Je la regardais sans rien dire en tâchant de lui montrer tout l’intérêt qu’elle m’inspirait.

« C’est déshonorant ! continua-t-elle les yeux pleins de larmes ; la maison tout entière, les enfants et moi, tout cela est une honte. Papa est malheureux ; ça n’a rien d’étonnant. Priscilla est toujours ivre ; vous ne pouvez pas dire que vous ne l’ayez pas senti quand elle servait à table ; on se serait cru au cabaret ; vous l’avez bien vu.

— Je vous assure que non, chère Caroline.

— C’est un conte ; vous l’avez bien senti ; pourquoi dire le contraire ?

— Écoutez-moi, Caroline.

— Qu’ai-je besoin de vous entendre ? »

Elle s’approcha du lit et, sans quitter son air maussade, elle embrassa miss Clare ; puis elle revint près de moi ; sa poitrine se soulevait à faire pitié ; j’étais vivement émue.

« Je voudrais être morte, s’écria-t-elle, ce serait bien plus heureux. »

L’instant d’après, s’agenouillant auprès de moi, elle cacha sa tête dans mes vêtements, éclata en sanglots et me supplia de lui pardonner. J’essayai de la relever ; mais elle ne voulut pas. « Non, non, disait-elle ; vous qui avez l’habitude de montrer aux autres, si vous vouliez m’instruire, j’apprendrais bien avec vous ; je suis si malheureuse et je vous aime tant ! »

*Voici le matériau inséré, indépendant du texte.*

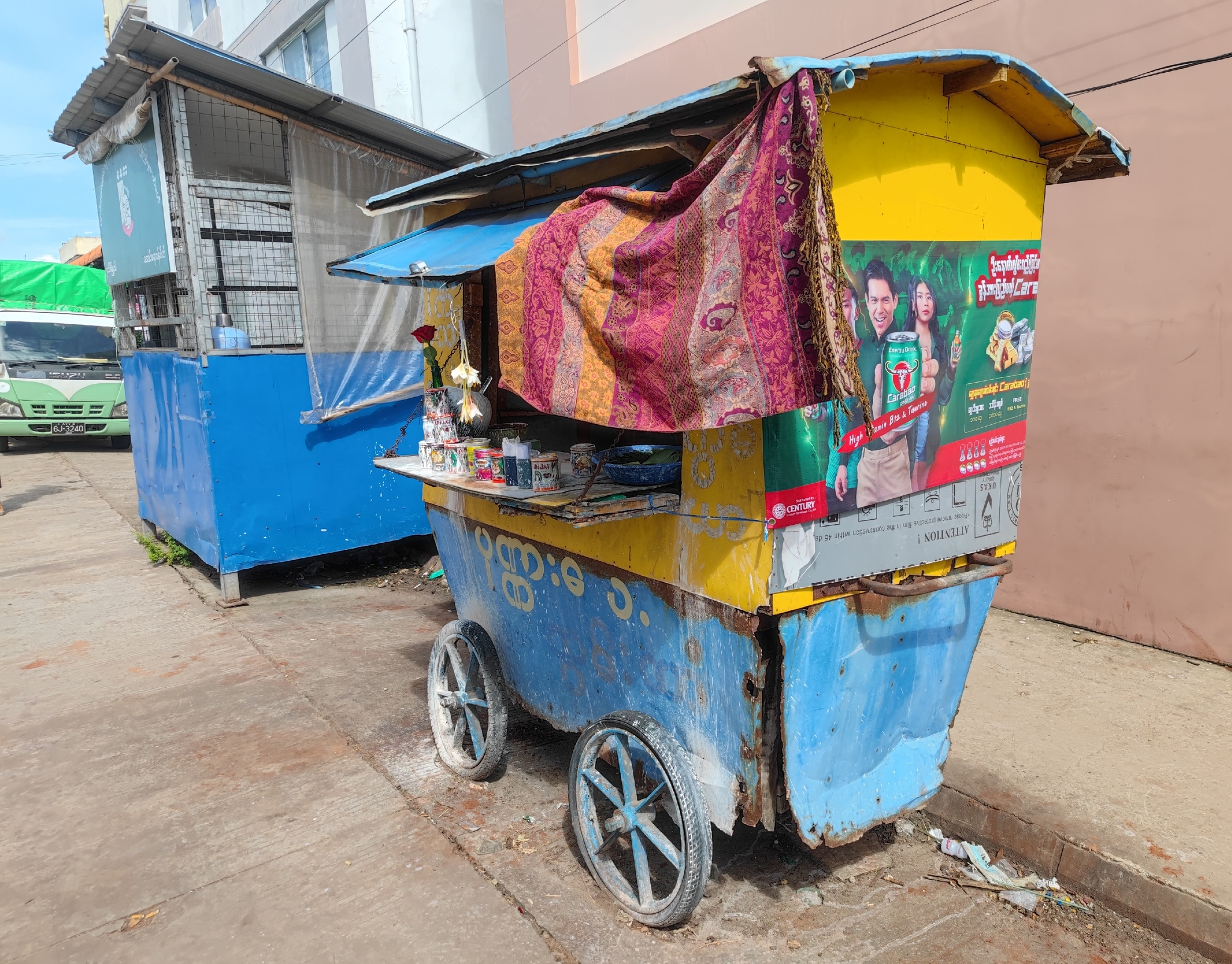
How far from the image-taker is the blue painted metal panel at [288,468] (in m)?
6.01

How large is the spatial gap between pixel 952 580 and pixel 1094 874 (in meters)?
1.23

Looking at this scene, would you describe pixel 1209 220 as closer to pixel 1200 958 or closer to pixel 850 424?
pixel 850 424

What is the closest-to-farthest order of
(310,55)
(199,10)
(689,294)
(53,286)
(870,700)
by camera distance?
(689,294) < (870,700) < (310,55) < (199,10) < (53,286)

Je ne pus jamais la décider à se mettre à côté de moi ; tout ce que je pus obtenir, c’est qu’elle prît au moins, pour s’asseoir, un tabouret tout en loques qui se trouvait dans la chambre. Peu à peu elle se calma, et s’endormit. J’attirai sa tête sur mes genoux, et l’enveloppai de mon châle ; le feu s’éteignit et toute la nuit elle sommeilla dans la même attitude. Je restai d’abord péniblement éveillée, puis mes idées se troublèrent, devinrent plus vagues, et la jeune fille endormie sur mes genoux se transforma successivement. Je la prenais tantôt pour Éva, tantôt pour une de mes amies de Reading que je croyais avoir quittée depuis longtemps, ou pour la petite femme vieille et folle aux révérences et aux sourires ; j’entrevis l’ombre du maître de Bleak-House ; la vision s’effaça, je ne distinguai plus rien et perdis bientôt jusqu’à la conscience de moi-même.

Le jour luttait faiblement contre le brouillard quand mes yeux s’ouvrirent et rencontrèrent le visage d’un petit fantôme crasseux qui me regardait fixement : c’était Pépy qui avait escaladé son berceau et qui s’était traîné jusqu’à moi en robe de nuit et en béguin ; il avait si froid que ses petites dents en claquaient à se briser.